Four cities in the top six for the Data Gravity Intensity Metro forecast are from APAC, with Singapore leading with 200% CAGR through 2024. This is followed by Hong Kong (2nd), Sydney (4th) and Tokyo (6th). North America and the Europe, Middle East and Africa (EMEA) regions are predicted to have 137% and 133% CAGR respectively.
The research comes as the world readies itself for growth brought about by the fourth industrial revolution, or Industry 4.0.
In the World Economic Forum paper, jointly put together with McKinsey, The Next Economic
Growth Engine Scaling Fourth Industrial Revolution Technologies in Production, Industry 4.0 is touted to have the potential to create US$3.7 trillion in value by 2025.
The IDC report, The Digitization of the World – From Edge to Core, projects that 80% of data worldwide will reside in enterprises by 2025. GlobalData forecasts APAC to account for close to 30% of the data centre space globally by 2023 due to increasing demand for cloud services and digitalisation from investors and enterprises.
All these put the region in a strong position to leverage Industry 4.0’s growth.
Data gravity index – what it means
The Data Gravity Index DGx – which measures the creation, aggregation and private exchange of enterprise data across 21 metros – reveals that regions with strong global connectivity and an abundance of data-led industries, such as a thriving technology scene or prominent financial services sector, create so much enterprise data that they produce a ‘Data Gravity’ effect, exponentially attracting more data to the region.
Measured in gigabytes per second, Data Gravity Intensity is expected to grow by a CAGR of 139% globally. This comes at the back of data stewardship driving global enterprises to increase their digital infrastructure capacity to aggregate, store and manage the majority of the world’s data.
Dave McCrory, vp of Growth and global head of Insights and Analytics at Digital Realty explains that Data Gravity not only attracts data but makes both data and services that rely on it exponentially more difficult to move.
“This gives cities with a particular weight in one industry, like Singapore’s robust financial services space or Japan’s established manufacturing sector, a huge advantage as they naturally attract more of the same kind of data and services – and with them businesses. This also makes it more challenging to attract opportunities away from them,” he added.

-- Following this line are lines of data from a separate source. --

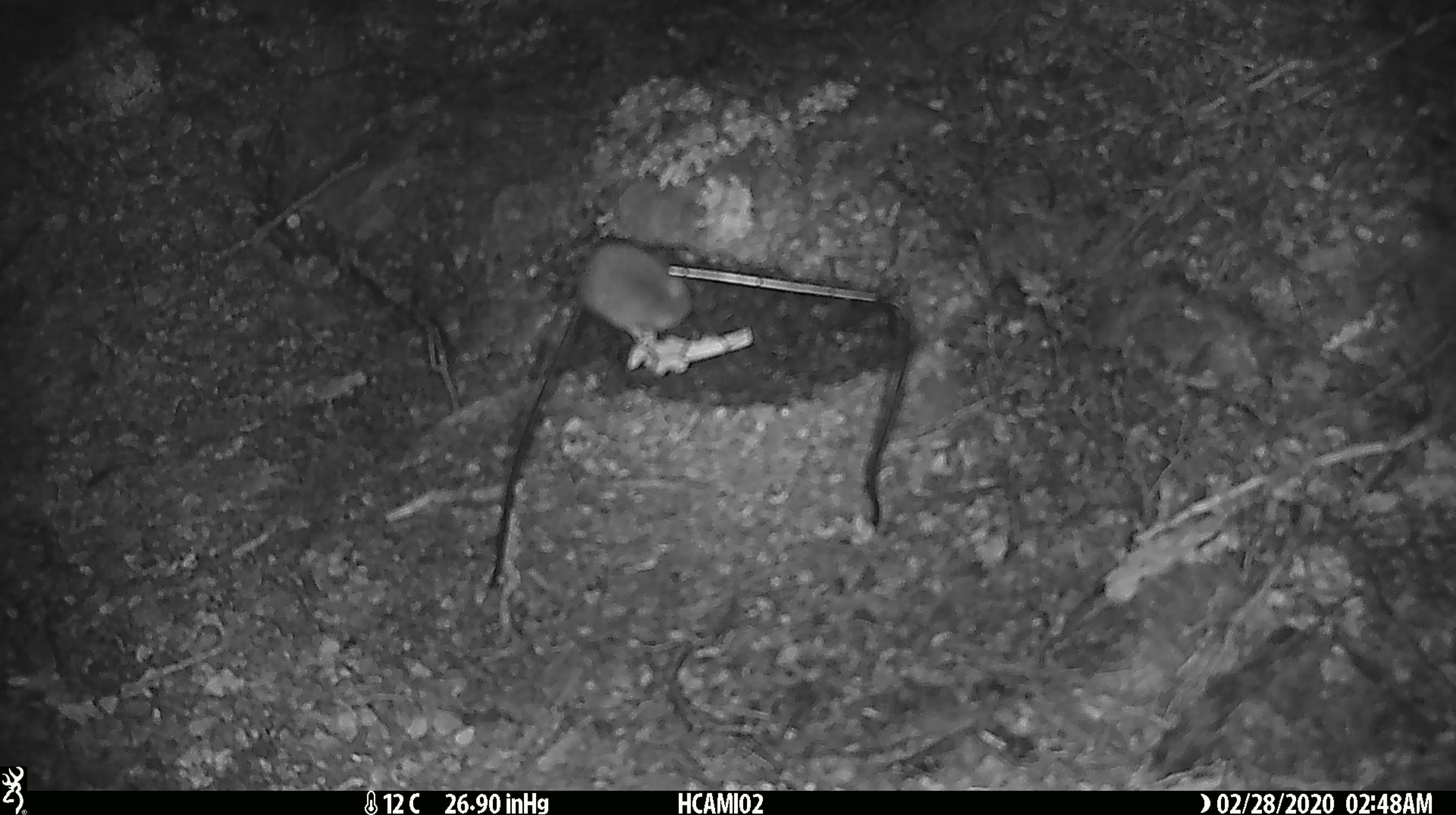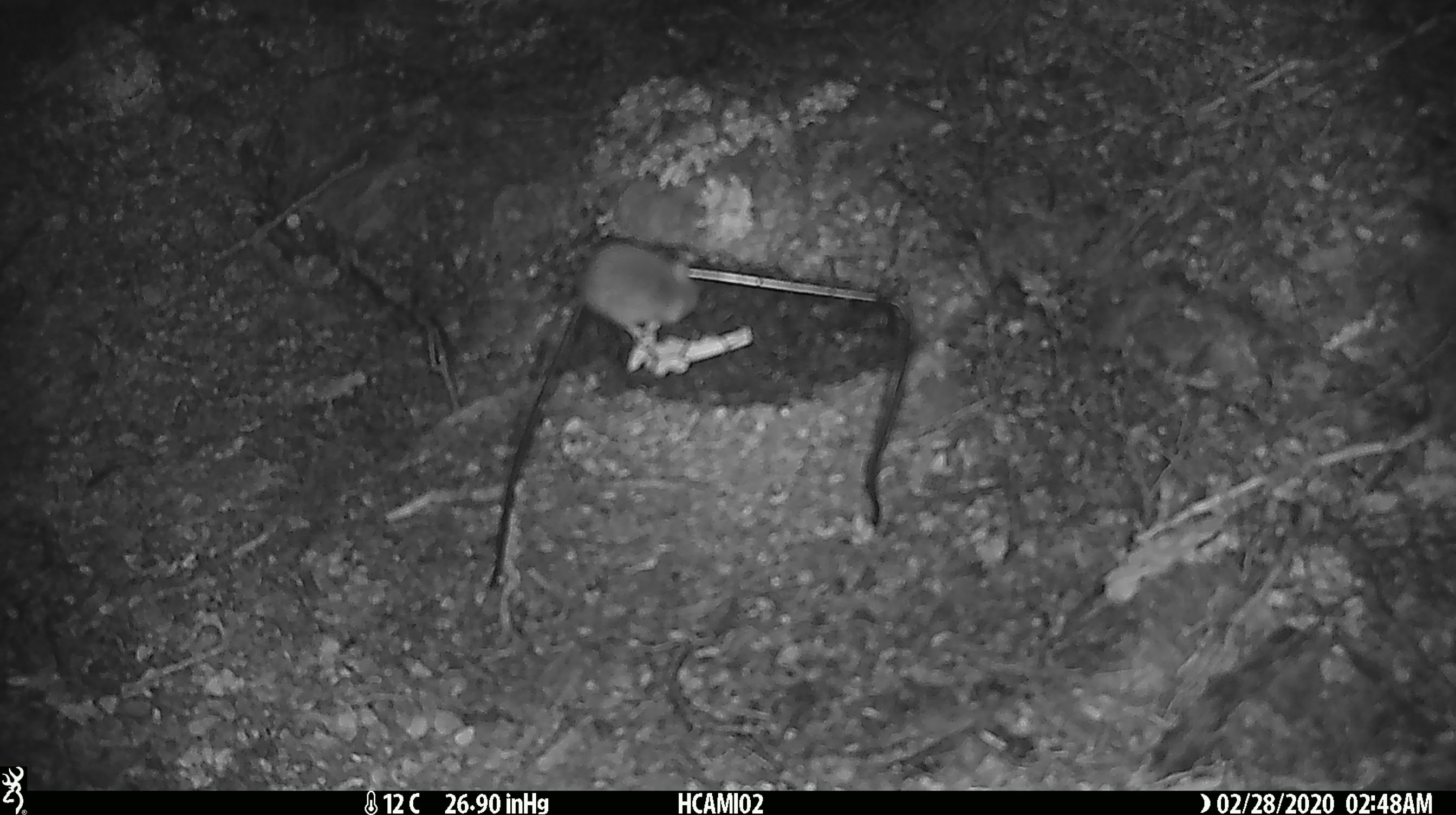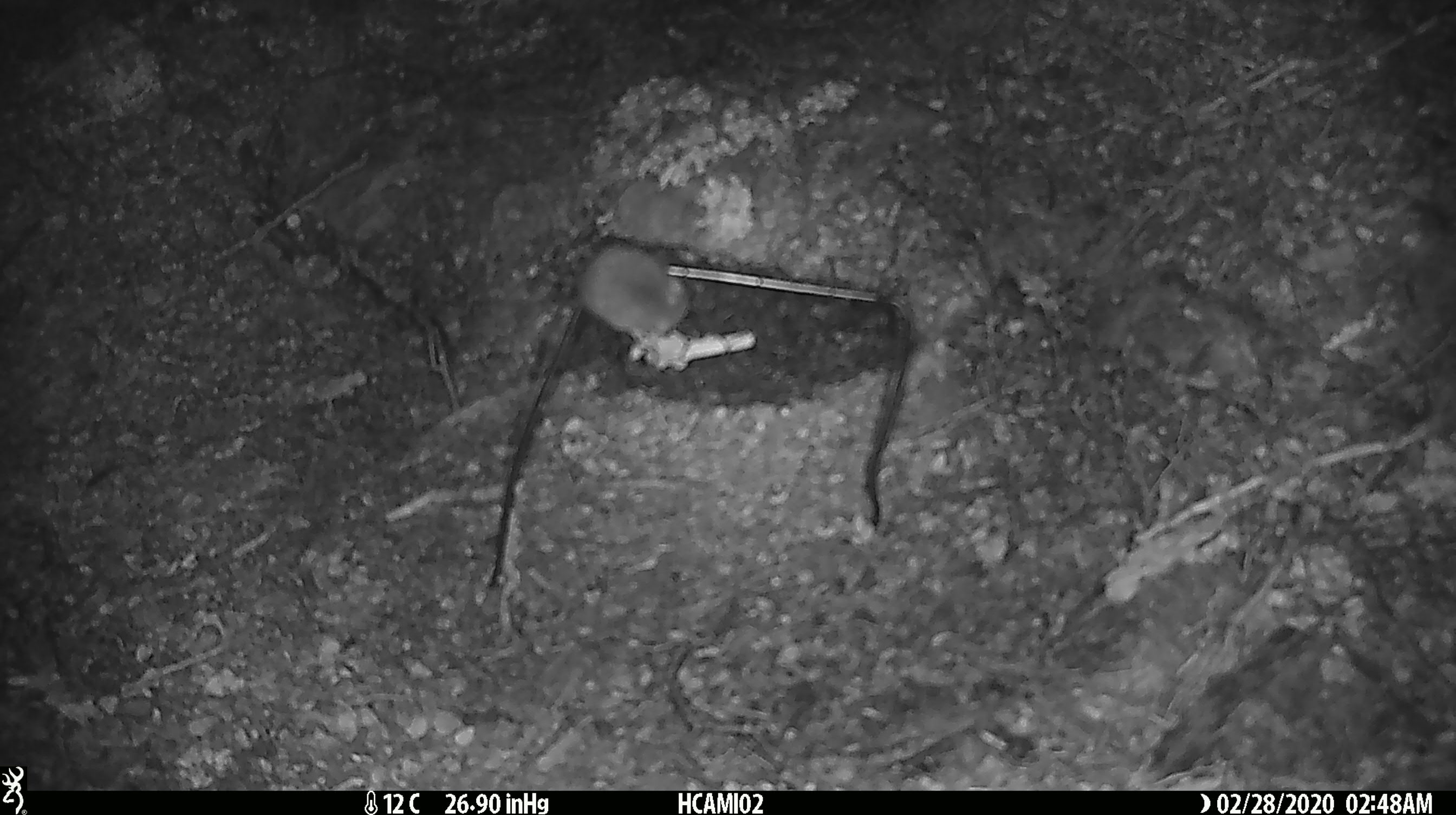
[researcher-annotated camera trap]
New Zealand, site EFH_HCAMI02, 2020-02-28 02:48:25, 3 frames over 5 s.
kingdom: Animalia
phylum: Chordata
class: Mammalia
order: Rodentia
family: Muridae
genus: Mus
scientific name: Mus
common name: mouse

Data has become a key strategic resource, but data gravity means too much of it can be difficult to use and impossible to move while constantly creating and attracting more.
APAC’s data lead
Countries in APAC with sizeable industrial base kickstarted their Industry 4.0 initiatives rather early compared to other markets. Per the WEF report, this has allowed them to dive deeper into establishing institutional frameworks to support the scalability of Industry 4.0, rather than cover the surface on creating awareness on new technologies.
Mark Smith, managing director for Asia Pacific at Digital Realty, commented: “Asia Pacific is home to some of the leading business and data hubs spearheading the adoption of advanced technologies including 5G, Artificial Intelligence and Internet of Things in the world.”
He opined that the leading APAC cities of Singapore (200%), Hong Kong (177%), Sydney (159%) and Tokyo (155%) are proven international financial and business hubs, providing rich gateways for global enterprises to connect to various parts of the world.”
Data flow is as important as volume
The Data Gravity Index DGx says APAC is home to many of the world’s most interconnected city pairings. This can be attributed to the regulatory ease of doing business with one another, as well as the cities’ thriving financial and manufacturing centres. These include Tokyo and Hong Kong as well as Beijing and Shanghai.